TASK GOAL: Across all the entries, tally the lines holding the word "Zealand", and give the number by itself.

Collected data:
··········
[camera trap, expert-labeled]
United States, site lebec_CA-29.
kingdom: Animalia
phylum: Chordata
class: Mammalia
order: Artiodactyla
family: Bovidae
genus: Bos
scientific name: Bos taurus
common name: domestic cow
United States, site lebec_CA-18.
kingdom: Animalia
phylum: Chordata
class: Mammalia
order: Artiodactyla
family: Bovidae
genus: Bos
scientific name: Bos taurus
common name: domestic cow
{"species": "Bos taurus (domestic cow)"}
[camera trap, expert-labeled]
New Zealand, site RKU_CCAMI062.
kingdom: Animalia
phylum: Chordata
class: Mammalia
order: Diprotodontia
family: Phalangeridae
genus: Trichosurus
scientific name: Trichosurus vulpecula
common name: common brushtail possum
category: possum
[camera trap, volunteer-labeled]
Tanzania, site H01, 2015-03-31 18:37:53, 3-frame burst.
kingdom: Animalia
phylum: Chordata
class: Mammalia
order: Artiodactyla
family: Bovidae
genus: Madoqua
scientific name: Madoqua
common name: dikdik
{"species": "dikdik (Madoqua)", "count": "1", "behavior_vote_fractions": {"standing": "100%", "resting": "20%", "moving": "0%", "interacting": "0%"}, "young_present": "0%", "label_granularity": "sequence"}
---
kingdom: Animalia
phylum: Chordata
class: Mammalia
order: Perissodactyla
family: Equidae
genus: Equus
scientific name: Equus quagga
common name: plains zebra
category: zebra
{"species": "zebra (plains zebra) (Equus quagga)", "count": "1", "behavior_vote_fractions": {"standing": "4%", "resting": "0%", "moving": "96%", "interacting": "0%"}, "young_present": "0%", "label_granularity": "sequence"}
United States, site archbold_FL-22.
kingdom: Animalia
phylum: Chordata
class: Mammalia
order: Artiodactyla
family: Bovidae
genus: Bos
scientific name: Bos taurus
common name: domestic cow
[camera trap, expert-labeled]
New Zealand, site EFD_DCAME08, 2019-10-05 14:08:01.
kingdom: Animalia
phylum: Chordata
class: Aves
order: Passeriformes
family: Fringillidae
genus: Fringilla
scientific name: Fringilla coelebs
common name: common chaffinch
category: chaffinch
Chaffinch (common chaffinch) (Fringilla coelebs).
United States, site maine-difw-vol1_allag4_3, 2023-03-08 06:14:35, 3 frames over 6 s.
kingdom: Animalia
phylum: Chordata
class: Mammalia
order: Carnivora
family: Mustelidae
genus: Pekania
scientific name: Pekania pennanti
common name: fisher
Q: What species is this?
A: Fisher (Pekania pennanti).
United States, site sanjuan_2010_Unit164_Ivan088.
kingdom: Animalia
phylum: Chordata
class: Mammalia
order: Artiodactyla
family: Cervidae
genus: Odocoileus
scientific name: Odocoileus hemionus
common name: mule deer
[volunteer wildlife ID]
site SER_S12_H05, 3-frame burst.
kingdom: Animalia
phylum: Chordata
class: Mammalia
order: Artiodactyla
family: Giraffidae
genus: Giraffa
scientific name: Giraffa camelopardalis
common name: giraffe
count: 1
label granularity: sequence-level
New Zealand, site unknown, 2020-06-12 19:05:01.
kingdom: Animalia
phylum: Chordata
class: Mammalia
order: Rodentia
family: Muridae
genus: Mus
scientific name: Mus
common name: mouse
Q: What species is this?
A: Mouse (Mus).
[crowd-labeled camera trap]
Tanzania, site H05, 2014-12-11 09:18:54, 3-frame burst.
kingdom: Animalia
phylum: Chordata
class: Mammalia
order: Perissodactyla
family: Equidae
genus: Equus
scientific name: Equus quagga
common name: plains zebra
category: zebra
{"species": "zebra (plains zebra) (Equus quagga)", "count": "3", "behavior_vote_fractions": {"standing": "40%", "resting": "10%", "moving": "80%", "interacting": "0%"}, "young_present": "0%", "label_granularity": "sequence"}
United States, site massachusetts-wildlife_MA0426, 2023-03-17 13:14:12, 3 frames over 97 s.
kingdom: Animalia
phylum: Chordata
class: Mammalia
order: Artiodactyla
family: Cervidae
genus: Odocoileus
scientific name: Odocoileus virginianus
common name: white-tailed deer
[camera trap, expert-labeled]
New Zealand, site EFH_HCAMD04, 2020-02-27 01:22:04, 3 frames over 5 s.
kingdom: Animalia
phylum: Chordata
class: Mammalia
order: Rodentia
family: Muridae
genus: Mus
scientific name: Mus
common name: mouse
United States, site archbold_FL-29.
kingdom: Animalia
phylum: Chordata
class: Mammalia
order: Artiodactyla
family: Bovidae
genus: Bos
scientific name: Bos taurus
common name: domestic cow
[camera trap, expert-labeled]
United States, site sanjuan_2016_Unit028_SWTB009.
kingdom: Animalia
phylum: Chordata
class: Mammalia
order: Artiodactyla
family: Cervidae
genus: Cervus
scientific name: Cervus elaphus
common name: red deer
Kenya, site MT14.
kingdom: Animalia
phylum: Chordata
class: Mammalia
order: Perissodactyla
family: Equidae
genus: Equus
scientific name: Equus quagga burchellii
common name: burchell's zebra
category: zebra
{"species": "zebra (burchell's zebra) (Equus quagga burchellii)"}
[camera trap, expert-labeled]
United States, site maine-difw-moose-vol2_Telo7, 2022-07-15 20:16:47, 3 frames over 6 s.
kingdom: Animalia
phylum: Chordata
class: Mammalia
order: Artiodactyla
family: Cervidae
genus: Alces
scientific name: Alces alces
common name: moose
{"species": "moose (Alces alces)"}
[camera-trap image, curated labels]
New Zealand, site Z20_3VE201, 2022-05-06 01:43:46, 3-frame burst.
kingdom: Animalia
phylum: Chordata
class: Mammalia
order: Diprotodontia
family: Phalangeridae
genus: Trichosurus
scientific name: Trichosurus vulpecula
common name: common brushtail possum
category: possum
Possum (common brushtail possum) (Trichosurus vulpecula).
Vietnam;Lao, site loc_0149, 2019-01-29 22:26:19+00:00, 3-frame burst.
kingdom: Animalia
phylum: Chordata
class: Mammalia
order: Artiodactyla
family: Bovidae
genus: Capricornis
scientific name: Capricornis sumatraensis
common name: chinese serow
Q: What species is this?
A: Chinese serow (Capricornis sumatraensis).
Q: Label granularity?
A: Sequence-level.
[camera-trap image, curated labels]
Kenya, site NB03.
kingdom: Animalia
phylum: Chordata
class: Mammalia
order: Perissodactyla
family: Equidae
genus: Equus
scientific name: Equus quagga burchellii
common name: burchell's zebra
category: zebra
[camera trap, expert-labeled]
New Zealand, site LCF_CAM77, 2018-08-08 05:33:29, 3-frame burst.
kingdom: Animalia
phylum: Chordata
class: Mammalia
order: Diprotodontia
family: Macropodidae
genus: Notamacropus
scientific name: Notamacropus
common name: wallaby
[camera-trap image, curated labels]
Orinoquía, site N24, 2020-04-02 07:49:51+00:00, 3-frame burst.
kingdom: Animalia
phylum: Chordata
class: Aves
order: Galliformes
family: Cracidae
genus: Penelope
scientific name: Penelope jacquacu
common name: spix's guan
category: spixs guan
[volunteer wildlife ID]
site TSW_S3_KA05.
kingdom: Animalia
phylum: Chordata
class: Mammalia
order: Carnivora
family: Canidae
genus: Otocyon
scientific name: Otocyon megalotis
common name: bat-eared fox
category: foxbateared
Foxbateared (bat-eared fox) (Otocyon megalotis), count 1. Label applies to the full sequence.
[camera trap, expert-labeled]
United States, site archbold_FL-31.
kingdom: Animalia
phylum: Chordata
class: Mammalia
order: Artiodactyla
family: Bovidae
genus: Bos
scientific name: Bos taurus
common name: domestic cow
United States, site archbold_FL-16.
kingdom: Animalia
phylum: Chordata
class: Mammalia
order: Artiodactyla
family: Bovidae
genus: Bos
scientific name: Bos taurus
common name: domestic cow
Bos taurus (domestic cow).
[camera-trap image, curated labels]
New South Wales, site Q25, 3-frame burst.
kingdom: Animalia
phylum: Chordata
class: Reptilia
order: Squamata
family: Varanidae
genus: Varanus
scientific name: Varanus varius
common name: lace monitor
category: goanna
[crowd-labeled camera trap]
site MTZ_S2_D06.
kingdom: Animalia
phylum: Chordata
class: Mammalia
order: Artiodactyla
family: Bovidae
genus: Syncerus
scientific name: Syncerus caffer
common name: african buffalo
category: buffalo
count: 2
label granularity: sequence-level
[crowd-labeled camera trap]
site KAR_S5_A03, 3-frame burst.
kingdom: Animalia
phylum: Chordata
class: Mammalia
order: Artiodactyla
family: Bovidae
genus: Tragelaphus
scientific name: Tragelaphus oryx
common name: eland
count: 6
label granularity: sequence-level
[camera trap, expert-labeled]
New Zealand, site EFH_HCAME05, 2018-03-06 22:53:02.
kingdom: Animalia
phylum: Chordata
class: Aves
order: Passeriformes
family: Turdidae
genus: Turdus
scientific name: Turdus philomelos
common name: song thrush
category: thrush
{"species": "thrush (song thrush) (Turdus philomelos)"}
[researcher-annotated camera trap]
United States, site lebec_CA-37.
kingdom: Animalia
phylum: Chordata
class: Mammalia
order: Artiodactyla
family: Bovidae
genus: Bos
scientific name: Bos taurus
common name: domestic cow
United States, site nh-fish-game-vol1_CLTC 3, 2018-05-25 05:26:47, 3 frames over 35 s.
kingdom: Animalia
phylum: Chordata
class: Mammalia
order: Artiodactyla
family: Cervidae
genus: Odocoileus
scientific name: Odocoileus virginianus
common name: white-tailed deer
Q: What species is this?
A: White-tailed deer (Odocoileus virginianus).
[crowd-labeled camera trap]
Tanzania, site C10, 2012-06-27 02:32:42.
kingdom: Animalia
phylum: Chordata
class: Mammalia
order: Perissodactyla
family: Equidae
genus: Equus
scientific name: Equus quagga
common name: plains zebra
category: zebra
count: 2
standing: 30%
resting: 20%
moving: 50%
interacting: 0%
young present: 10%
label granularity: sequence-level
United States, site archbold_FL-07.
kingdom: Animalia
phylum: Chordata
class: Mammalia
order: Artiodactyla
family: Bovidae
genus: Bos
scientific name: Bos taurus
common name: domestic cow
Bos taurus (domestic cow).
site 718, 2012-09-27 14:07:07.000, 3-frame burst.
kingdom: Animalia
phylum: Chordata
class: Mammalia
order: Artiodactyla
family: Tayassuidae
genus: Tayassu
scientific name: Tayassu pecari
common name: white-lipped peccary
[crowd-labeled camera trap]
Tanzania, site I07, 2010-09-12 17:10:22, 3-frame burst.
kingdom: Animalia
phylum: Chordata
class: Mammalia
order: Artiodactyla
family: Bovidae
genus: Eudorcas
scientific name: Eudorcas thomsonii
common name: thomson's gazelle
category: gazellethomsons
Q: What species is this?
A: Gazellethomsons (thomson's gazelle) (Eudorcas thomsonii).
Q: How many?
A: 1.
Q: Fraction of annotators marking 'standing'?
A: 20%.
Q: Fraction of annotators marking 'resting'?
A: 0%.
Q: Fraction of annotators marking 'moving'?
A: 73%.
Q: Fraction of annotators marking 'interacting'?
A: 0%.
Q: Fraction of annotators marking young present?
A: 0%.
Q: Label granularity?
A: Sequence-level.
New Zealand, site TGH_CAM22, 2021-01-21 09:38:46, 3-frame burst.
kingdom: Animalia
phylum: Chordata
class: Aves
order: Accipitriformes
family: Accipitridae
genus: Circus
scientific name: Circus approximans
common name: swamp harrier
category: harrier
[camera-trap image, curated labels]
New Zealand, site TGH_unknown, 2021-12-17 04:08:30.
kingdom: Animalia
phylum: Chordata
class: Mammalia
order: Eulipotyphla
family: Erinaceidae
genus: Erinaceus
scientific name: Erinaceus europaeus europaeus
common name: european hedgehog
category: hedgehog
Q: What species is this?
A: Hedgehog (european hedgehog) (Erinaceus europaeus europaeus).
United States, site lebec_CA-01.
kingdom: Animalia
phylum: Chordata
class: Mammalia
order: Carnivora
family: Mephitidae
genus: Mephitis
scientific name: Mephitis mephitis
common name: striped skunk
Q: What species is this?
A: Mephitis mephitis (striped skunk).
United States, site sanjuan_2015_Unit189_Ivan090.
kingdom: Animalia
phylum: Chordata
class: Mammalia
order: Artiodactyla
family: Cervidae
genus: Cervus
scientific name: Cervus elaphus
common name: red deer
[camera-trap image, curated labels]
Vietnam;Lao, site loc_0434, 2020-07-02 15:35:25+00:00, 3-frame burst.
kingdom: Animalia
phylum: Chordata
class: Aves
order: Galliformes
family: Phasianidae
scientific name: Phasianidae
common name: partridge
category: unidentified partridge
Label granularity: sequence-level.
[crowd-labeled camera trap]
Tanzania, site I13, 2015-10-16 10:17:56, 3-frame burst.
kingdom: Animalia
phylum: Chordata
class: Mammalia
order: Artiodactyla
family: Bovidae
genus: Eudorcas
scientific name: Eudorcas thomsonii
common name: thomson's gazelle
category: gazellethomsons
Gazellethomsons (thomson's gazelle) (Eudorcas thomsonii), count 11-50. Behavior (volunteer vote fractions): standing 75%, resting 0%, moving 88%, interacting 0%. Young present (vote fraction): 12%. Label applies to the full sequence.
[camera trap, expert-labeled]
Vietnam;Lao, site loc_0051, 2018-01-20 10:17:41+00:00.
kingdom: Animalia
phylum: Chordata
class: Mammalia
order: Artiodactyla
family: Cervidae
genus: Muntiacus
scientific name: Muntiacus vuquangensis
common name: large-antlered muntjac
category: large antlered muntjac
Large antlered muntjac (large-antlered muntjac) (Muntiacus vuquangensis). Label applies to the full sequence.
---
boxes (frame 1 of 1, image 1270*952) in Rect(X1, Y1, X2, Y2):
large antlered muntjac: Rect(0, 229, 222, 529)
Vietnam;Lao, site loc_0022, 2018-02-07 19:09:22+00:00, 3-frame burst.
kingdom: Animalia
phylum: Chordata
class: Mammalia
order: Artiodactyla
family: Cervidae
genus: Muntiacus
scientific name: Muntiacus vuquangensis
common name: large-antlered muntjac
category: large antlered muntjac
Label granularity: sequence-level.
··········
WORKED SOLUTION: 9